Considering the uncharted territory, the results of the exam would not only demonstrate the students’ understanding of the material, but also the effectiveness of the virtual delivery.  As such, the efforts of Hooghouse and Turpen played a critical role in the success of the virtual course. The results show that effort paid off; the USACE students had a pass rate of 94 percent, compared to the industry-average 78 percent.


“We [USACE and SAVE International] are very pleased with the execution of this course,” Hooghouse said. “Improvements can be made to solidify this as an alternate means of presenting training materials in the future, regardless of the state of travel restrictions.”
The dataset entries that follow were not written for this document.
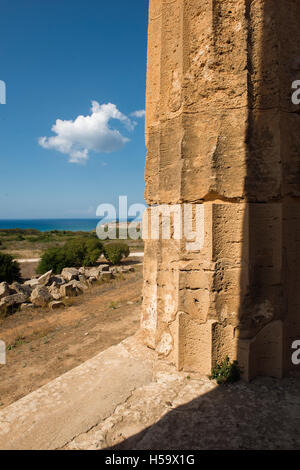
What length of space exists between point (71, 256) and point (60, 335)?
9937 mm

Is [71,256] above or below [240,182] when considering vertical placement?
below

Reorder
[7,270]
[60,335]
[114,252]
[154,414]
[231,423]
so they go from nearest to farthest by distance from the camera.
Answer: [231,423] → [154,414] → [60,335] → [7,270] → [114,252]

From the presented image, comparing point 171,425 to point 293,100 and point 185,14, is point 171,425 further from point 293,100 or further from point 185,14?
point 185,14

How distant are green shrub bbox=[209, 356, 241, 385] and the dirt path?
141 inches

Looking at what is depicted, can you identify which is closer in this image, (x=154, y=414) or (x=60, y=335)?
(x=154, y=414)

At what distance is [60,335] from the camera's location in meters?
7.58

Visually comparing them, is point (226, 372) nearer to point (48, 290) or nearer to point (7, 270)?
point (48, 290)

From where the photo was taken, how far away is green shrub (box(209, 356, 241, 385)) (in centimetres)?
309

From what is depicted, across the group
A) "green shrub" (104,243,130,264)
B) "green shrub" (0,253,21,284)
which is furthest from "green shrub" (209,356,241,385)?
"green shrub" (104,243,130,264)

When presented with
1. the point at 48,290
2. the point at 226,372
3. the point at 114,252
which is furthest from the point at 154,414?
the point at 114,252
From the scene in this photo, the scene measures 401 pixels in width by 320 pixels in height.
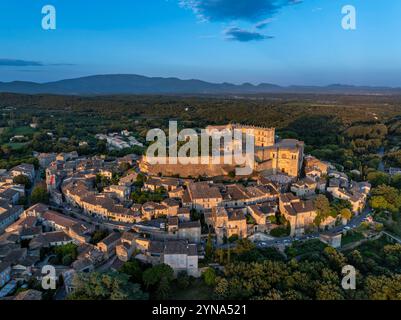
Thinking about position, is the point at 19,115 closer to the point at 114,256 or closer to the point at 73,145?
the point at 73,145

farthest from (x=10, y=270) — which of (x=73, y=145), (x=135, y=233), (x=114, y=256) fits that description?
(x=73, y=145)

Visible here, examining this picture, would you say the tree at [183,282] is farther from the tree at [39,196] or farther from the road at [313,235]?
the tree at [39,196]

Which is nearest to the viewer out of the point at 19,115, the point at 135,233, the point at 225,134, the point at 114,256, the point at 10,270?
the point at 10,270

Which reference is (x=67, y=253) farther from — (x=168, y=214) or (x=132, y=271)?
(x=168, y=214)

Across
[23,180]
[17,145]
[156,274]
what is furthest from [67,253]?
[17,145]

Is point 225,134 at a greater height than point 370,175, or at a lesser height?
greater

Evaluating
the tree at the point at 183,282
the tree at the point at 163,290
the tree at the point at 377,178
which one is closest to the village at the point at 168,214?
the tree at the point at 183,282

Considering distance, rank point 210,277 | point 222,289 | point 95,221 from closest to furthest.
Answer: point 222,289 < point 210,277 < point 95,221
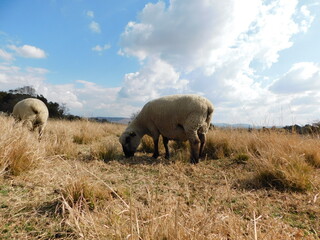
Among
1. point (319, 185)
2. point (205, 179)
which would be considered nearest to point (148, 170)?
point (205, 179)

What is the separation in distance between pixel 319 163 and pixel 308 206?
2433mm

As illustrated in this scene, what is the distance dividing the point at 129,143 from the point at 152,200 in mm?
4491

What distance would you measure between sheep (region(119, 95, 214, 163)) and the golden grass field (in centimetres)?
118

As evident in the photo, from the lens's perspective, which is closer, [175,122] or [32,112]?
[175,122]

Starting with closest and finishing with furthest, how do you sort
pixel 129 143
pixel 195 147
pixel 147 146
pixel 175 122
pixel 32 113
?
1. pixel 195 147
2. pixel 175 122
3. pixel 129 143
4. pixel 32 113
5. pixel 147 146

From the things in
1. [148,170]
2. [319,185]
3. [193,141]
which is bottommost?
[148,170]

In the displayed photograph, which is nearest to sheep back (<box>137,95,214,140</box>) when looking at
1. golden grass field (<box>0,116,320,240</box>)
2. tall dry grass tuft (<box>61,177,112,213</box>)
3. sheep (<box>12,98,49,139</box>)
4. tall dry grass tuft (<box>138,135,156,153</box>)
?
tall dry grass tuft (<box>138,135,156,153</box>)

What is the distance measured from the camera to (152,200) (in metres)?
1.66

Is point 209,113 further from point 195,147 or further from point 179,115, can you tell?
point 195,147

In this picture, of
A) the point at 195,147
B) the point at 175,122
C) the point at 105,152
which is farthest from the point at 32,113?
the point at 195,147

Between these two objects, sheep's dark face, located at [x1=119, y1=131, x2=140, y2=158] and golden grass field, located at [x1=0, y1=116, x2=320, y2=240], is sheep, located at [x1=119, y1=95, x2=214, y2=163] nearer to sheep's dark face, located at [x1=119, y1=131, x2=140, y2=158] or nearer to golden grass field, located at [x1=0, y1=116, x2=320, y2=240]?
sheep's dark face, located at [x1=119, y1=131, x2=140, y2=158]

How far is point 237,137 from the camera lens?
6.75 meters

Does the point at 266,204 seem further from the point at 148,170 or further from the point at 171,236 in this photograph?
the point at 148,170

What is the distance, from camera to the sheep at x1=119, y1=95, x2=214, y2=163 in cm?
507
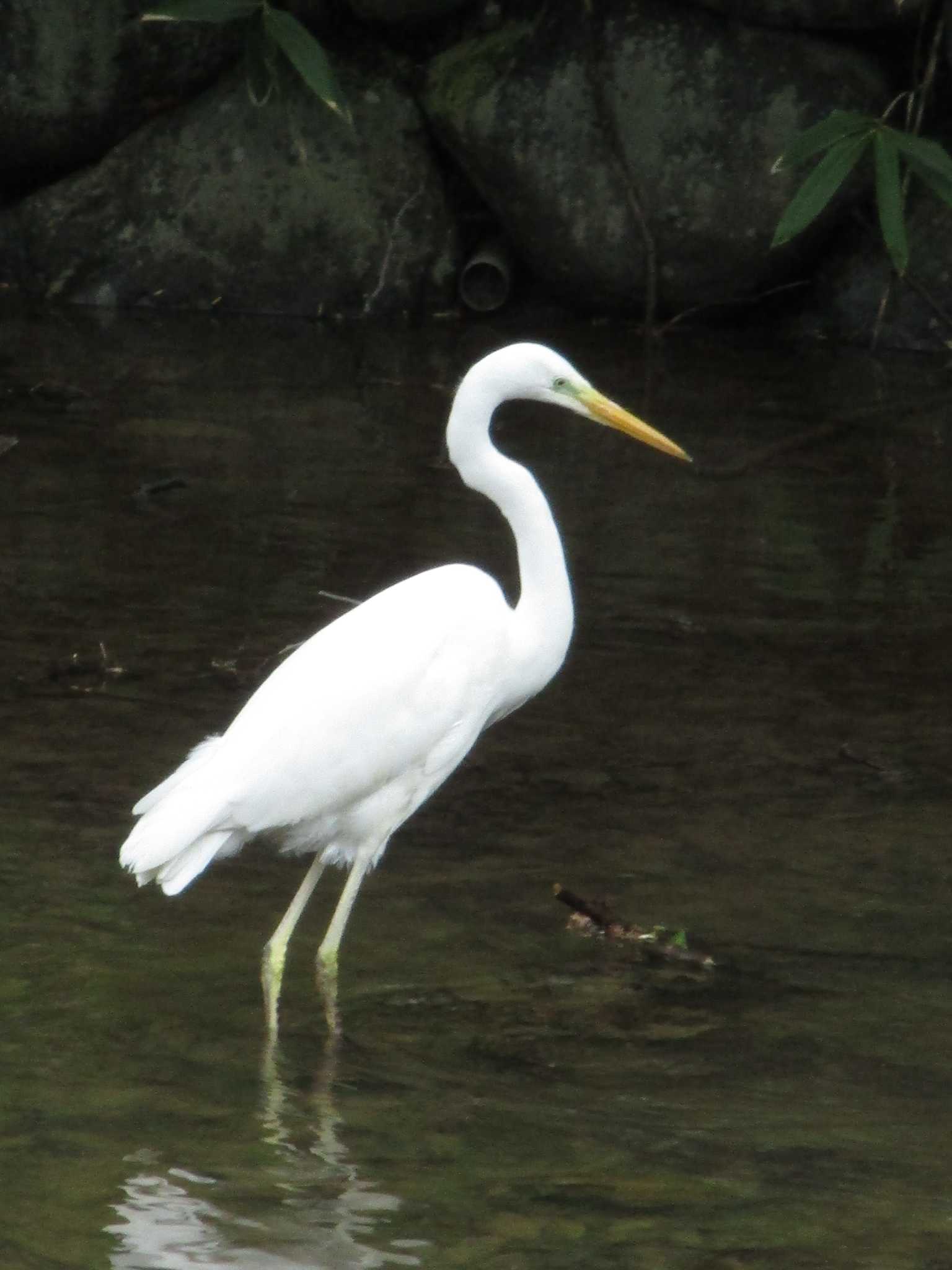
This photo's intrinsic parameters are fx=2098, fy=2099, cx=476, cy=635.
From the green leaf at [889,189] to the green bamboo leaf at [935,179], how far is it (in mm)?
152

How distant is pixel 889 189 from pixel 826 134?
0.91 ft

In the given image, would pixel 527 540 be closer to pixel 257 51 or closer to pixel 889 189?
pixel 889 189

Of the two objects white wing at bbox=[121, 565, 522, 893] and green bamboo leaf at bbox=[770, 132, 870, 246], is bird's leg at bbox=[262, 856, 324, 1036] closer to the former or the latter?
white wing at bbox=[121, 565, 522, 893]

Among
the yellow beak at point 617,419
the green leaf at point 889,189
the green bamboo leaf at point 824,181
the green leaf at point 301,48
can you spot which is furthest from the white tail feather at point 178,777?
the green leaf at point 301,48

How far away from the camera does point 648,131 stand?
10.2 m

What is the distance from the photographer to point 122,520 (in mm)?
6863

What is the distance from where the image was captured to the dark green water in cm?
306

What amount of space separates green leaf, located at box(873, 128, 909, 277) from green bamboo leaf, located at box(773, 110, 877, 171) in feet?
0.23

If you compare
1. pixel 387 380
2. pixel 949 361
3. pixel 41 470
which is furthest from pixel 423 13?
pixel 41 470

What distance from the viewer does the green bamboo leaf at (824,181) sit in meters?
6.61

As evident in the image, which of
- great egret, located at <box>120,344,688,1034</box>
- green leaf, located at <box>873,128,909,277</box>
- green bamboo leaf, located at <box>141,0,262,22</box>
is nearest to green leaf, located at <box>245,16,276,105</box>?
green bamboo leaf, located at <box>141,0,262,22</box>

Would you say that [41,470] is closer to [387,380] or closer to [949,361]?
[387,380]

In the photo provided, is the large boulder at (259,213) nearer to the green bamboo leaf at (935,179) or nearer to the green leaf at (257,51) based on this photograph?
the green leaf at (257,51)

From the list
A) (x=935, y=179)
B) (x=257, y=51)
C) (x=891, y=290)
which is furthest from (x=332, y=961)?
(x=891, y=290)
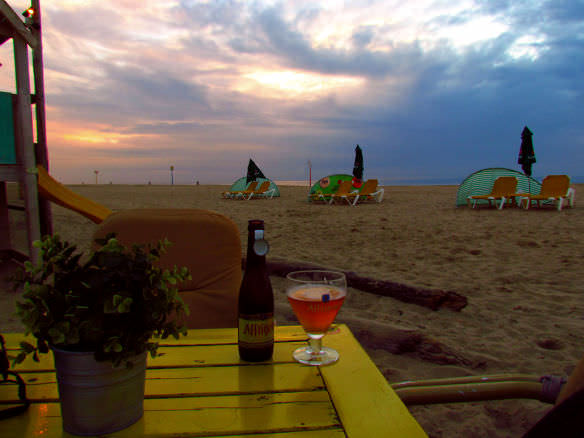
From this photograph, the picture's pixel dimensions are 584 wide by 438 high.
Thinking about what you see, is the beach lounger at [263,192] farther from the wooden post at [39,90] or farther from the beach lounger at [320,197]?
the wooden post at [39,90]

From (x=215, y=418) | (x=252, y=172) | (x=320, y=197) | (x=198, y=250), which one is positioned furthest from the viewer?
(x=252, y=172)

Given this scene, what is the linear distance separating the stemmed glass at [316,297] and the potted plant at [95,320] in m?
0.32

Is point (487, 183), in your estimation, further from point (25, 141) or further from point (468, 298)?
point (25, 141)

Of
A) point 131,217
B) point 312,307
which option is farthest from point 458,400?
point 131,217

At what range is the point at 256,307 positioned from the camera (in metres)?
1.06

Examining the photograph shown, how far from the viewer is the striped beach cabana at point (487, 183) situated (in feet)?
42.5

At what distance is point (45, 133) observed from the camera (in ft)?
15.9

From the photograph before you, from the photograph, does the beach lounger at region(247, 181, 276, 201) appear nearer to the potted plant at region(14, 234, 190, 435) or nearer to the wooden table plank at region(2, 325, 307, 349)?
the wooden table plank at region(2, 325, 307, 349)

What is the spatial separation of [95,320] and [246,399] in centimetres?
38

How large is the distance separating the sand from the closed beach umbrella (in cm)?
732

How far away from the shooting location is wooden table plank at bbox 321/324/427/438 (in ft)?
2.40

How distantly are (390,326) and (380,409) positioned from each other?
1945 mm

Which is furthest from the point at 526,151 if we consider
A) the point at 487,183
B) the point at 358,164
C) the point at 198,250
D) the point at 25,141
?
the point at 198,250

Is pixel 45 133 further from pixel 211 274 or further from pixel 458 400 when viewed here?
pixel 458 400
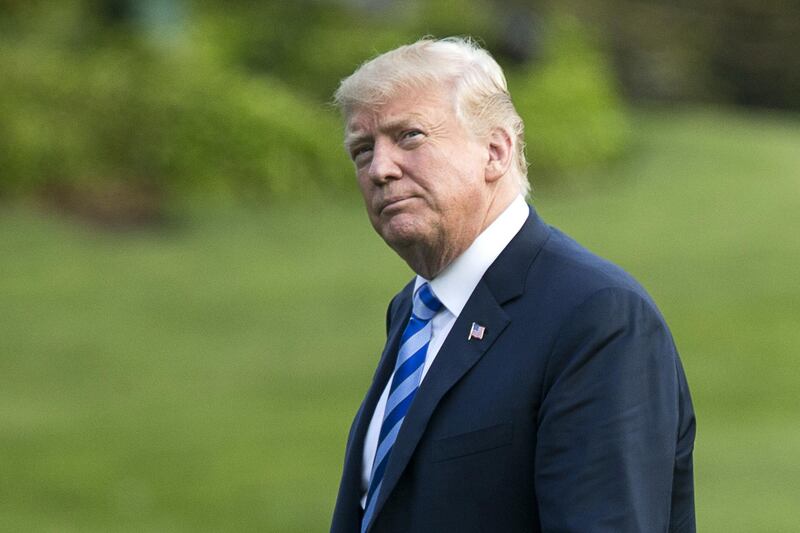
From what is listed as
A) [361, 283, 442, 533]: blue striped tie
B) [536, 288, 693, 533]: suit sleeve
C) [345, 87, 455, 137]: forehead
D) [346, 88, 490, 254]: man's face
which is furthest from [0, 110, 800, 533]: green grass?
[536, 288, 693, 533]: suit sleeve

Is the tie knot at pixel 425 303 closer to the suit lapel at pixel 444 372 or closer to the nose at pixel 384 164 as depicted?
the suit lapel at pixel 444 372

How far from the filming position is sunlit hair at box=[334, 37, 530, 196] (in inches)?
115

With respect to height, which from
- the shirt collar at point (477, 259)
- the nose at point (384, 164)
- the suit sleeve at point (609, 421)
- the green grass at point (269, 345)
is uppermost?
the green grass at point (269, 345)

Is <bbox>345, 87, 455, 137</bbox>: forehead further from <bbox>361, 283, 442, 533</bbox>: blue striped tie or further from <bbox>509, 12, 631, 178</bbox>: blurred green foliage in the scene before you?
<bbox>509, 12, 631, 178</bbox>: blurred green foliage

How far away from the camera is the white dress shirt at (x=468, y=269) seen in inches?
118

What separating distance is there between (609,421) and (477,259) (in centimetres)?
51

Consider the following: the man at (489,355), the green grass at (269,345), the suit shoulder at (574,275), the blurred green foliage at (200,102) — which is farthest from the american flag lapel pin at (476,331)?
the blurred green foliage at (200,102)

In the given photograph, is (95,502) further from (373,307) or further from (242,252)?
(242,252)

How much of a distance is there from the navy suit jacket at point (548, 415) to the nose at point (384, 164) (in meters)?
0.28

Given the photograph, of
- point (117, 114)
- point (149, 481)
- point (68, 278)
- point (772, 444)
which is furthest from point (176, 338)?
point (772, 444)

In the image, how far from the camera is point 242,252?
13.9 meters

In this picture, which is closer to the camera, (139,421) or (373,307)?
(139,421)

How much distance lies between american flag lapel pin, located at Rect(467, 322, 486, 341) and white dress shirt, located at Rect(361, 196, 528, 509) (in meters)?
0.09

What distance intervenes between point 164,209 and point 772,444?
688cm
Course evaluation feedback received from this course has been shared with SAVE International, and this information has already been used to see how SAVE can replicate USACE’s success going forward.


Course attendees included Louisville District staff Quyet La, Shelby Hogan, Carmen Felten and Heather Bauer. Other USACE participants were Peyton Abernathy and Derek Gray from Nashville District; Ben Sakmar from Pittsburgh District; Scott Pittman and Larry Brotherton from Great Lakes and Ohio River Division; Chris Dols from New York District; Pat Devine from New England District; Erica Stephens from Norfolk District; Liz Norrenberns from St. Louis District; Derrick McCollum from Fort Worth District; Chris Norton from Wilmington District; Kenneth Kamp from Kansas City District; and Matthew Scrivner from Europe District.


Instructors included Melissa Boyd of OVx/Huntington District, Corey White of OVx/Louisville District, Lee Danley of South Atlantic Division, Neal Newman of Memphis District, and Jeff Hooghouse of Headquarters USACE.